Cuando cumplí dieciocho años recibí una carta oficial para hacer la mili. Solicité una prórroga por estudios universitarios y poco después se suspendió el servicio militar obligatorio. Yo lo percibía como un anacronismo, una cosa rancia y antigua que apestaba a franquismo trasnochado, incomprensible en el siglo recién estrenado. Y vi su fin como algo inevitable, algo que no tenía ya cabida en el país moderno en el que vivía. La guerra quedaba entonces lejana, un asunto de novelería o de lugares que solo existían en la tele, una barbarie que el progreso había desterrado para siempre de la realidad española. Los Balcanes eran entonces una anomalía, no por cercana menos ajena. Eran Europa, pero una Europa rara, distinta de Londres o París o Roma, esas ciudades cuyo esplendor admirábamos, una Europa atrasada en la que nadie había estado y con la que no nos identificábamos. Las palabras que dirigían y alimentaban aquella guerra nunca nos alcanzarían.

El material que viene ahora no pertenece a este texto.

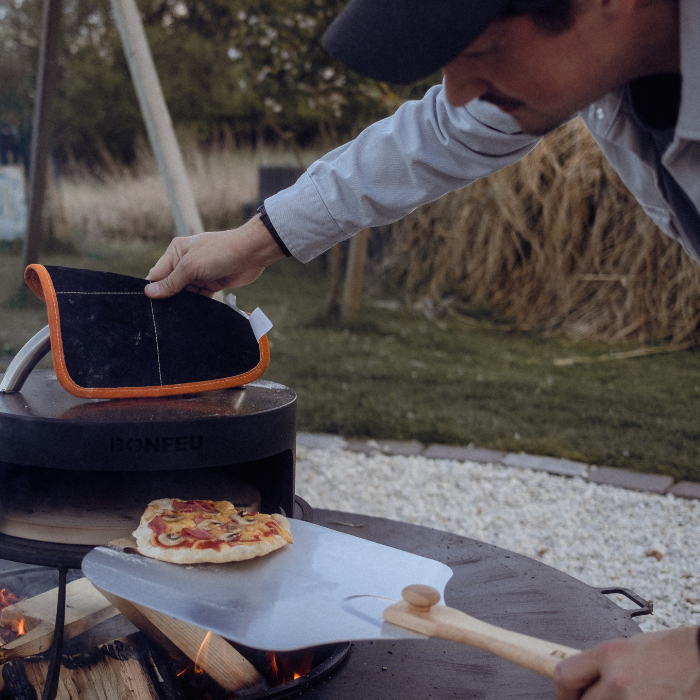 BonFeu Pizzaspatel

Con la guerra de Ucrania y el genocidio de Gaza, la retórica bélica ha vuelto a la actualidad, ahora en boca de políticos de la Unión Europea y en ministros españoles. Defienden el rearme, la seguridad por encima del diálogo, la amenaza por encima de la diplomacia. Y ya hay voces que hablan de rescatar el servicio militar obligatorio, vigente en 2024 en trece países europeos: Austria, Estonia, Dinamarca, Finlandia, Grecia, Letonia, Lituania, Noruega, Suecia, Chipre, Suiza, Moldavia y Ucrania.
Pienso lo mismo que pensaba con dieciocho años, y lo mismo que piensan los personajes de estos dos excelentes relatos de Stefan Zweig: conmigo que no cuenten. Antes que empuñar un arma prefiero mil veces la cárcel o el exilio. «El individuo siempre es más fuerte que los conceptos, solo tiene que seguir siendo él mismo, seguir fiel a su voluntad. Solo tiene que saber que es un hombre y querer seguir siéndolo, entonces esas palabras que lo rodean, con las que ahora se quiere cloroformizar a la gente, patria, deber, heroísmo, esas palabras se vuelven pura cháchara, charlatanería que apesta a sangre, a sangre humana caliente, viva. Sé sincero, ¿la patria te parece tan importante como tu vida?»
La paz es un imperativo moral, igual que la no violencia en cualquier ámbito de la vida, y está por encima de cualquier noción de patria o pertenencia. Hay pocas cosas que tenga tan claras en la vida. No voy a matar a nadie ni agredir a nadie por que alguien me lo ordene. Y se puede argumentar de mil maneras, aunque últimamente esta frase del fotógrafo Erich Hartmann es la que más me convence: «La guerra es un lugar donde jóvenes que no se conocen y no se odian se matan entre sí por la decisión de viejos que se conocen y se odian, pero no se matan».
Me gusta mucho este fragmento de Obligación impuesta:
«No dejaré que me arrebaten nada por un pedazo de papel, no reconoceré ninguna ley que lleve al asesinato. No inclinaré la cerviz por razón de autoridad. A vosotros, los hombres, os han corrompido las ideologías, pensáis en política y en ética; nosotras, las mujeres, todavía sentimos con el corazón. Yo también sé lo que significa la patria, pero además me doy cuenta de en qué se ha convertido hoy: asesinato y esclavitud. Se puede pertenecer a un pueblo, pero cuando los pueblos se vuelven locos, no hay por qué seguirlos».
Ojalá la gente dejara de seguir a los pueblos que se vuelven locos. Israel, Rusia, Estados Unidos. Locos de nacionalismo, de delirio narcisista y de afán de dominación.